Cosi Fan Tutte, Garnier, 12/09/2005

Publié le par Friedmund

 

Que dire du spectacle de Patrice Chéreau qui n'en a pas été dit? Chéreau met en scène les émotions amoureuses et leur donne comme cadre un théâtre, où chaque personnage se retrouve sous les feux de la rampe, comme à Broadway. Plus que les vertiges, Chéreau dépeint les feintes de chacun de ces personnages qui se croient plus fidèles, nobles, amoureux qu'ils ne sont, alors qu'ils nient leur moteur le plus évident, le plus humain, celui du désir brut. La scène de Chéreau trouve comme toujours l'éloquence de la description de chacune des émotions de chacun des personnages avec une science rare. Elle offre aussi des images de pur théâtre inoubliables, de la farandole des adieux à la communion finale où les six personnages se rassemblent en cercle pour surmonter ensemble l'épreuve qui les fera, peut-être, accéder enfin à la pleine empathie de l'autre; mais aussi un duo Dorabella-Guglielmo d'une sensualité insensée, ou encore un "Donne mie" inhabituel d'un Guglielmo bouleversé et désespéré, d'une colère mal contenue par la tristesse. Cette production ne serait-elle pas déjà d'ores et déjà un classique en devenir d'une oeuvre plus sensible et difficile à mettre en scène qu'on pourrait le croire?

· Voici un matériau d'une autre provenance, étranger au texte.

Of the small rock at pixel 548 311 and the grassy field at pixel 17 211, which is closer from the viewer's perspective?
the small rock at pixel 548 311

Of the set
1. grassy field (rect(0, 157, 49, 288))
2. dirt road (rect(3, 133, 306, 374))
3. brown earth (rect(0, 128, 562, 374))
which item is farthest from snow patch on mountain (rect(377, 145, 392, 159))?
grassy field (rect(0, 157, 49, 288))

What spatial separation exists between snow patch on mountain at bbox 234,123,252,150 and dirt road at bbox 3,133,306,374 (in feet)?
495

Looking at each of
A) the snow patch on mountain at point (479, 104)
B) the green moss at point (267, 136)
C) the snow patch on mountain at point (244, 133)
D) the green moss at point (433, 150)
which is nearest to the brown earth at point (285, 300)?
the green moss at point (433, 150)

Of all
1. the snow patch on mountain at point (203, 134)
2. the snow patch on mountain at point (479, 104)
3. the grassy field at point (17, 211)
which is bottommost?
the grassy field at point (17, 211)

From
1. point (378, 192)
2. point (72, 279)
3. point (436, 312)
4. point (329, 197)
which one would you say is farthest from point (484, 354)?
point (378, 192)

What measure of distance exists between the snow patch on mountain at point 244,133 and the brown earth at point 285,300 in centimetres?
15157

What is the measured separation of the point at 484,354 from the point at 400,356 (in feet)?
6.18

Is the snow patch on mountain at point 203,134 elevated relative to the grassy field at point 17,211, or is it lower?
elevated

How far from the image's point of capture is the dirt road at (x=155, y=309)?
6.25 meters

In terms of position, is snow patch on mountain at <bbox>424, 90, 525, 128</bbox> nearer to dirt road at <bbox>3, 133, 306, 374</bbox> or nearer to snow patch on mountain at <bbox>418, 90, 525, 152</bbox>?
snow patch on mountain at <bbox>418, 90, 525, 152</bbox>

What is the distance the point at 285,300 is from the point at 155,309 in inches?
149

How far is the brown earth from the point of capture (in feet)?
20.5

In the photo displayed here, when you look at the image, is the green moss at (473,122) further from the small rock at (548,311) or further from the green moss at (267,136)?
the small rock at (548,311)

Le sextuor de Garnier est le même que celui d'Aix-en-Provence. La Fiordiligi d'Erin Wall a indubitablement une voix mieux projetée que le timbre très léger ne pourrait laisser croire, mais peu de sensibilité vocale, alors que celle de l'actrice (le port du corps! le visage!) est indéniable. De Dorabella, Elina Garanca n'a ni le timbre de soprano attendu, ni vraiment la personnalité scénique et vocale. Et pourtant, dès qu'elle ouvre la bouche, la fascination est immédiate devant tant d'opulence, de beauté, de puissance: une vraie voix d'opéra, superbe et percutante, cela n'est pas si fréquent; elle surclasse aisément le reste du plateau. Shawn Mathey est un Ferrando fonctionnel, dégageant une certaine juvénilité, mais à l'italien hasardeux et à la grâce toute relative; comme à Aix, il omettra "Ah lo veggio". Stéphane Degout, magnifiié scéniquement par Chéreau, est un Guglielmo vocalement beau et au style impeccable, auquel manque juste dans la voix ce charisme qui lui fait scéniquement brûler les planches. De Ruggero Raimondi on admirera la présence incroyable qui l'impose sans mal en maître du jeu; la voix est usée aux deux extrémités et a du mal, plus d'une fois, à soutenir le souffle, la ligne de chant ou la simple justesse: pourtant l'artiste reste grand, surtout par une composition scénique époustouflante. Si Barbara Bonney présentait déjà des signes de fatigue en Zdenka au mois de mai au Chêtelet, l'écriture straussienne lui était plus favorable: sa Despina semble souvent en grande difficulté, particulièrement dans son "Una donna" aigre et savonné, mais aussi dans des récitatifs où seul brille encore un timbre qui fut autrefois sublime; quelques sifflets et huées tomberont même au rideau final pour cette prestation vocalement douloureuse. Suite à la défection de Daniel Harding, Gustav Kuhn le remplaçait quasiment au pied levé. Le résultat est plutôt satisfaisant: quelques belles sonorités, malheureusement au prix d'une pâte orchestrale un peu épaisse et de tempi tendant à ralentir de manière insigne lors des airs.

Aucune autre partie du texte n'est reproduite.